## Testo fornito
_____
In morte di Roger Moore, gentleman icona dell’action movie postmoderno

Dopo la prima rinuncia di Connery, i produttori Saltzman e Broccoli avevano fatto il tragico errore di affidare in “Al servizio segreto di Sua Maestà” il ruolo di James Bond al fotomodello australiano George Lazenby. In seguito al disastro commerciale del sesto episodio della saga, furono costretti a pagare al riluttante divo scozzese una cifra da capogiro per indurlo a interpretare 007 ancora una volta in “Una cascata di diamanti” (1971). Proprio nello stesso periodo Roger Moore aveva terminato il suo impegno nella serie tv britannica trasmessa in Italia col titolo “Attenti a quei due”, che l’aveva eletto beniamino dell’audience e sembrò pressoché naturale che prendesse il testimone di Connery in “Vivi e lascia morire” (1973): così un diligente professionista specializzato nei toni brillanti, l’epigono dei gentleman del cinema d’oltremanica iniziò a tramutarsi nel più longevo alter ego schermico del personaggio creato da Fleming ovvero in una delle icone del cinema action postmoderno.

Morto lo scorso 23 maggio in Svizzera dopo una breve quanto micidiale malattia, Roger Moore era nato a Stockwell, nei dintorni di Londra, il 14 ottobre del 1927. Figlio di un poliziotto, studia discipline artistiche e recitazione alla Royal Academy of Dramatic Art e già dal ’45, mentre si mantiene facendo il fattorino in uno studio d’animazione, inizia a interpretare ruoli di contorno sui palcoscenici del West End; solo a termine del servizio militare effettuato come luogotenente assegnato alle truppe di stanza in Germania, però, si ritrova a lavorare regolarmente nel cinema sia in patria che negli Usa facendosi valere nei cast di film di pregio come “Mano pericolosa” e “L’ultima volta che vidi Parigi” o di successo come “Oltre il destino” o “Desiderio nel sole”.
_____
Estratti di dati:
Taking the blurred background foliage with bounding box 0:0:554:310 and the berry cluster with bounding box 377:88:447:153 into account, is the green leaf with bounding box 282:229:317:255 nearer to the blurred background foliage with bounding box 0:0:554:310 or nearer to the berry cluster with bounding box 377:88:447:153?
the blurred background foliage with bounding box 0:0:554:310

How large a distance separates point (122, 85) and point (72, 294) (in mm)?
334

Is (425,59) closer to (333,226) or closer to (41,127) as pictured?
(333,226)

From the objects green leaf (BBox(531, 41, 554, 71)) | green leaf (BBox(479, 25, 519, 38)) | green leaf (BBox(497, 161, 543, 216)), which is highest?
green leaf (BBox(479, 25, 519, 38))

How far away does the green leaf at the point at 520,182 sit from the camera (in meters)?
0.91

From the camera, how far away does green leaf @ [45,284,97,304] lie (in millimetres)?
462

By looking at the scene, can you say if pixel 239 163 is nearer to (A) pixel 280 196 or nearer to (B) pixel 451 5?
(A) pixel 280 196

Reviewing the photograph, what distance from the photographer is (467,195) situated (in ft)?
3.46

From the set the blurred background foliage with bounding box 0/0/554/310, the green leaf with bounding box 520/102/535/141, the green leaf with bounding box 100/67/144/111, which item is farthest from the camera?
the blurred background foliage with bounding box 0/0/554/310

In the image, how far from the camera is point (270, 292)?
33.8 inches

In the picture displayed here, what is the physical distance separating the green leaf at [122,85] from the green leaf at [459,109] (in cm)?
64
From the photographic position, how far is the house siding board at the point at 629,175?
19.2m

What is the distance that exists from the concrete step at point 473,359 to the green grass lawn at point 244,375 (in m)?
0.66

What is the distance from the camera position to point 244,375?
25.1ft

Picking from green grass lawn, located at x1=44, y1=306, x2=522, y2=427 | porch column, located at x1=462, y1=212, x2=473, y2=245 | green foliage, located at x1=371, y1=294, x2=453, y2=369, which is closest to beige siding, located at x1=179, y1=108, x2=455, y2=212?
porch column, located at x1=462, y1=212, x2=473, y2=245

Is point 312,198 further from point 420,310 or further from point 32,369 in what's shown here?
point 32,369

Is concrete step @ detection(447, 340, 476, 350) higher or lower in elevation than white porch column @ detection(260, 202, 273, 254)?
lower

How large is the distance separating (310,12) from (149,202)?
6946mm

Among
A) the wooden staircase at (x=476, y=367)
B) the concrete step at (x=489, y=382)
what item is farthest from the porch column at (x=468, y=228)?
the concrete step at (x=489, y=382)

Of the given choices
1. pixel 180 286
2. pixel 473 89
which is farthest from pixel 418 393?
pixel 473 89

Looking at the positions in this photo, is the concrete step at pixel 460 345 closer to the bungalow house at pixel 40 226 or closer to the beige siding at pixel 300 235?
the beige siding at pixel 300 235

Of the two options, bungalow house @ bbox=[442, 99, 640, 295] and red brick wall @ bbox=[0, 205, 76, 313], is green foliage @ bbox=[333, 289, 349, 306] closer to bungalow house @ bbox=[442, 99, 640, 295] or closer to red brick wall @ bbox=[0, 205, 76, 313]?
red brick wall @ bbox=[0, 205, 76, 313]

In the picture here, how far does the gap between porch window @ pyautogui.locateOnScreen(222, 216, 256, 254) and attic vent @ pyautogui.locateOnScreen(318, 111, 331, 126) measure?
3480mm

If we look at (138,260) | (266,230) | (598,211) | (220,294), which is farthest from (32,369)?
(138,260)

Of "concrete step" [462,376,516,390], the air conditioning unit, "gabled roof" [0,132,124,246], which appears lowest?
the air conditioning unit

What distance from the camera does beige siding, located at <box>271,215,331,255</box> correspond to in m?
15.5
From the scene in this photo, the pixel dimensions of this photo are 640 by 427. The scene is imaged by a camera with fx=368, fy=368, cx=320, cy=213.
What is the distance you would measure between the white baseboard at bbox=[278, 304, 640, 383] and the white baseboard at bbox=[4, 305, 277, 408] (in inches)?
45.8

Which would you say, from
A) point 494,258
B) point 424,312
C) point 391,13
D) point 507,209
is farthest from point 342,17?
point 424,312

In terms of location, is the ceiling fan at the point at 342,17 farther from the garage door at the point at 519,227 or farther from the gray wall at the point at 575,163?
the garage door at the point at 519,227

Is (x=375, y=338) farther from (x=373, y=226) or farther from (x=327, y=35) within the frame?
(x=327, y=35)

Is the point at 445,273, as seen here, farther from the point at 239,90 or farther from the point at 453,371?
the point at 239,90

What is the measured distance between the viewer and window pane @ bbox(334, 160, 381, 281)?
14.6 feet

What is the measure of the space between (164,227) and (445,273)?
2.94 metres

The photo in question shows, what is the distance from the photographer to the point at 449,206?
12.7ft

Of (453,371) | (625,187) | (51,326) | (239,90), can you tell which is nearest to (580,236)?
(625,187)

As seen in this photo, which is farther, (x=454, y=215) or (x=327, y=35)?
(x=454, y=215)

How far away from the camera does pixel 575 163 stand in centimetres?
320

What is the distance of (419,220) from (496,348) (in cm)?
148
_____
## Il tuo compito
Prosegui il testo su Roger Moore partendo subito dopo l'ultima frase riportata.

## Spazio risposta
Elegante, prestante e non di rado ingaggiato come modello, Roger Moore trova peraltro misura e incisività soprattutto sul piccolo schermo, dove diventa popolarissimo interpretando senza soluzione di continuità serie old style ma accuratissime del livello di “Ivanhoe” (’57-’58, in cui furoreggia inguainato nella calzamaglia del patriottico spadaccino sir Wilfred), “The Alaskans” (’59-’60), “Maverick” (’60-’61), “The Saint” (sei stagioni andate in onda tra il ’67 e il ’69 e basate sul romanzo di Charteris che idealizza le avventure del ladro gentiluomo Simon Templar, implacabile punitore di criminali e difensore di magnifiche ladies) e “The Persuaders” (’71-’72) ovvero la succitata “Attenti a quei due”, ventiquattro episodi esaltati dal protagonismo della coppia di amici-rivali Sinclair e Wilde alias Moore e Tony Curtis.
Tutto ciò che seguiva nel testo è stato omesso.